▸ WHAT IS ASKED
Write out all the records again, swapping every "bomber engine nacelle" for "bomber engine pod" and changing nothing else. Leave the pictures out of your answer.

▸ RECORDS PROVIDED
######
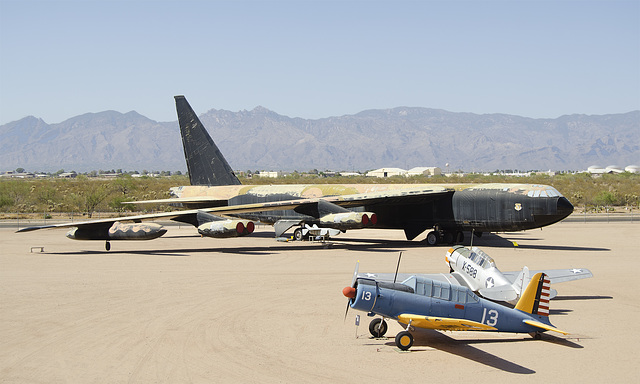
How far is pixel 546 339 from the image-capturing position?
13305 mm

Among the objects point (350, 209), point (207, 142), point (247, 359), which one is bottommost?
point (247, 359)

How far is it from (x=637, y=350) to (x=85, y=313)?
12523 millimetres

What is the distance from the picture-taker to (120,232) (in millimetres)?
28109

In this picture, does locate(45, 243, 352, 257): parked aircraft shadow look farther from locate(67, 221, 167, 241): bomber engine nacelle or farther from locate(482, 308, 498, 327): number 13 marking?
locate(482, 308, 498, 327): number 13 marking

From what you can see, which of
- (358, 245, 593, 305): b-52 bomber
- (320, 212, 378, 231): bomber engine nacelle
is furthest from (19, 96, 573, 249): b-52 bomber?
(358, 245, 593, 305): b-52 bomber

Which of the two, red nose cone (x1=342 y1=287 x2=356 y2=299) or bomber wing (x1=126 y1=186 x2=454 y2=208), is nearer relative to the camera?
red nose cone (x1=342 y1=287 x2=356 y2=299)

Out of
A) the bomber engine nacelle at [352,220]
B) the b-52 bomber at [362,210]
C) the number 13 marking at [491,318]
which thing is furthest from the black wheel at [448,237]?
the number 13 marking at [491,318]

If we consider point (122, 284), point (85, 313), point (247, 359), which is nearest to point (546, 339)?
point (247, 359)

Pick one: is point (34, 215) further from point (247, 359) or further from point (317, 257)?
point (247, 359)

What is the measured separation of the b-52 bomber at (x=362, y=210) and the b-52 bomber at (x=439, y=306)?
536 inches

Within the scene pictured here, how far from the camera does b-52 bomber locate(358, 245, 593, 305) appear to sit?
14.7m

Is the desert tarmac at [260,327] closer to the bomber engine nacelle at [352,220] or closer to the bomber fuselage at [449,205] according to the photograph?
the bomber fuselage at [449,205]

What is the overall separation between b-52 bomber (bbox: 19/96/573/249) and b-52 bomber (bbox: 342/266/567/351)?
44.6ft

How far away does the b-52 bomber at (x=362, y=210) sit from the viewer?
2756 centimetres
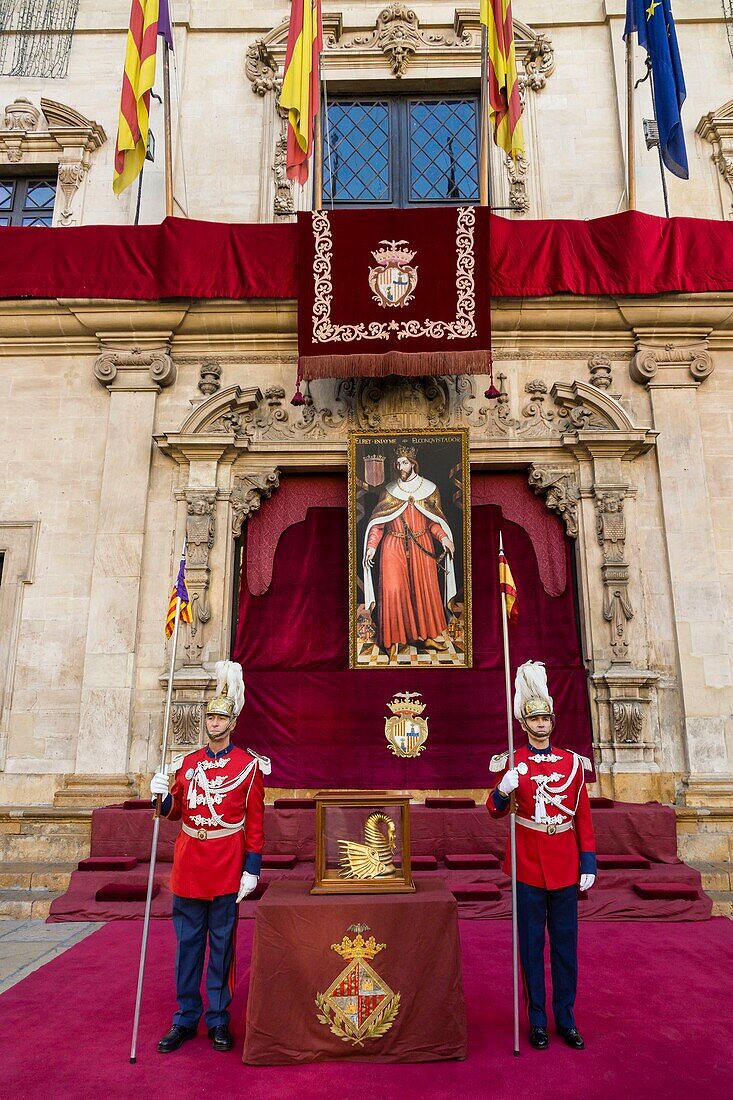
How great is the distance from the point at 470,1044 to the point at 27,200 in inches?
524

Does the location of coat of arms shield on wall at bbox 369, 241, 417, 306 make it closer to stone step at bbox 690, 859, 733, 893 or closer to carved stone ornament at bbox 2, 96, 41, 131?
carved stone ornament at bbox 2, 96, 41, 131

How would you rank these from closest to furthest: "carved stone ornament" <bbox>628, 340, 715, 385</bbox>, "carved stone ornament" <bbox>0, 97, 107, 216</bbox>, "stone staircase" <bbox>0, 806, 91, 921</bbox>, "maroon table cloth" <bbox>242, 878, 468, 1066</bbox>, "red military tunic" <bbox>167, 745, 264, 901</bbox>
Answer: "maroon table cloth" <bbox>242, 878, 468, 1066</bbox> → "red military tunic" <bbox>167, 745, 264, 901</bbox> → "stone staircase" <bbox>0, 806, 91, 921</bbox> → "carved stone ornament" <bbox>628, 340, 715, 385</bbox> → "carved stone ornament" <bbox>0, 97, 107, 216</bbox>

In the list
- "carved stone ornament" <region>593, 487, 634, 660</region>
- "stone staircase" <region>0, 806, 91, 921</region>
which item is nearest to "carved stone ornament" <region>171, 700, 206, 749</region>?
"stone staircase" <region>0, 806, 91, 921</region>

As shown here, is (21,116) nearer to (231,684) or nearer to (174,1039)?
(231,684)

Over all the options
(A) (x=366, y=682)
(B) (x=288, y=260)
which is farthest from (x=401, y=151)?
(A) (x=366, y=682)

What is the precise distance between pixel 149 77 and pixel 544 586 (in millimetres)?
8571

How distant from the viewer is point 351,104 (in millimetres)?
13133

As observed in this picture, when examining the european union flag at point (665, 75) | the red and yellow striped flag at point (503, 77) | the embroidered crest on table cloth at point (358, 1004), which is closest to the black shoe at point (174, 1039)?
the embroidered crest on table cloth at point (358, 1004)

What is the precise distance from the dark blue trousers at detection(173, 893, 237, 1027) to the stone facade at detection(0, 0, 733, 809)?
15.6 feet

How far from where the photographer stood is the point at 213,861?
4668 millimetres

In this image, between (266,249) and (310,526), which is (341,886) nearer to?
(310,526)

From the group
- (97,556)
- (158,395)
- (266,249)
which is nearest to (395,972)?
A: (97,556)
######
▸ OUTPUT
How far is pixel 546 339 from the image-capturing position?
13305 mm

Among the objects point (350, 209), point (207, 142), point (247, 359), which one is bottommost?
point (247, 359)

How far is it from (x=637, y=350) to (x=85, y=313)?
12523 millimetres

What is the distance from the picture-taker to (120,232) (in millimetres)?
28109

In this picture, does locate(45, 243, 352, 257): parked aircraft shadow look farther from locate(67, 221, 167, 241): bomber engine pod or farther from locate(482, 308, 498, 327): number 13 marking?
locate(482, 308, 498, 327): number 13 marking

From what you can see, which of
- (358, 245, 593, 305): b-52 bomber
- (320, 212, 378, 231): bomber engine pod
is furthest from (19, 96, 573, 249): b-52 bomber?
(358, 245, 593, 305): b-52 bomber

Which of the two, red nose cone (x1=342 y1=287 x2=356 y2=299) or bomber wing (x1=126 y1=186 x2=454 y2=208), is nearer relative to the camera?
red nose cone (x1=342 y1=287 x2=356 y2=299)

Out of
A) the bomber engine pod at [352,220]
B) the b-52 bomber at [362,210]
C) the number 13 marking at [491,318]
which thing is furthest from the black wheel at [448,237]?
the number 13 marking at [491,318]

If we consider point (122, 284), point (85, 313), point (247, 359), which is nearest to point (546, 339)?
point (247, 359)

Pick one: is point (34, 215) further from point (247, 359) or further from point (317, 257)?
point (247, 359)

What is the measured separation of the b-52 bomber at (x=362, y=210) and the b-52 bomber at (x=439, y=306)?
536 inches

Within the scene pictured here, how far from the camera does b-52 bomber locate(358, 245, 593, 305) appear to sit?
14.7m

Is the desert tarmac at [260,327] closer to the bomber engine pod at [352,220] or closer to the bomber fuselage at [449,205] according to the photograph?
the bomber fuselage at [449,205]

What is the overall separation between b-52 bomber (bbox: 19/96/573/249) and b-52 bomber (bbox: 342/266/567/351)?
44.6ft

How far away does the b-52 bomber at (x=362, y=210) sit from the viewer?
2756 centimetres
How great is the distance from the point at 470,1044 to the point at 27,200 in inches?
524

Does the location of coat of arms shield on wall at bbox 369, 241, 417, 306 make it closer to stone step at bbox 690, 859, 733, 893 or closer to carved stone ornament at bbox 2, 96, 41, 131?
carved stone ornament at bbox 2, 96, 41, 131

How would you rank these from closest to furthest: "carved stone ornament" <bbox>628, 340, 715, 385</bbox>, "carved stone ornament" <bbox>0, 97, 107, 216</bbox>, "stone staircase" <bbox>0, 806, 91, 921</bbox>, "maroon table cloth" <bbox>242, 878, 468, 1066</bbox>, "red military tunic" <bbox>167, 745, 264, 901</bbox>
Answer: "maroon table cloth" <bbox>242, 878, 468, 1066</bbox> → "red military tunic" <bbox>167, 745, 264, 901</bbox> → "stone staircase" <bbox>0, 806, 91, 921</bbox> → "carved stone ornament" <bbox>628, 340, 715, 385</bbox> → "carved stone ornament" <bbox>0, 97, 107, 216</bbox>

In the list
- "carved stone ornament" <region>593, 487, 634, 660</region>
- "stone staircase" <region>0, 806, 91, 921</region>
which item is nearest to "carved stone ornament" <region>171, 700, 206, 749</region>?
"stone staircase" <region>0, 806, 91, 921</region>

As shown here, is (21,116) nearer to (231,684) or nearer to (174,1039)?
(231,684)

Over all the options
(A) (x=366, y=682)
(B) (x=288, y=260)
which is farthest from (x=401, y=151)?
(A) (x=366, y=682)

What is the precise distance between pixel 149 77 and pixel 544 586 (in millimetres)?
8571

How distant from the viewer is point 351,104 (in millimetres)?
13133

As observed in this picture, when examining the european union flag at point (665, 75) | the red and yellow striped flag at point (503, 77) | the embroidered crest on table cloth at point (358, 1004), which is closest to the black shoe at point (174, 1039)?
the embroidered crest on table cloth at point (358, 1004)

What is the precise distance from the dark blue trousers at detection(173, 893, 237, 1027) to the stone facade at detection(0, 0, 733, 809)?
15.6 feet

How far from where the photographer stood is the point at 213,861?
4668 millimetres

In this image, between (266,249) and (310,526), which is (341,886) nearer to?
(310,526)

From the group
- (97,556)
- (158,395)
- (266,249)
which is nearest to (395,972)?
A: (97,556)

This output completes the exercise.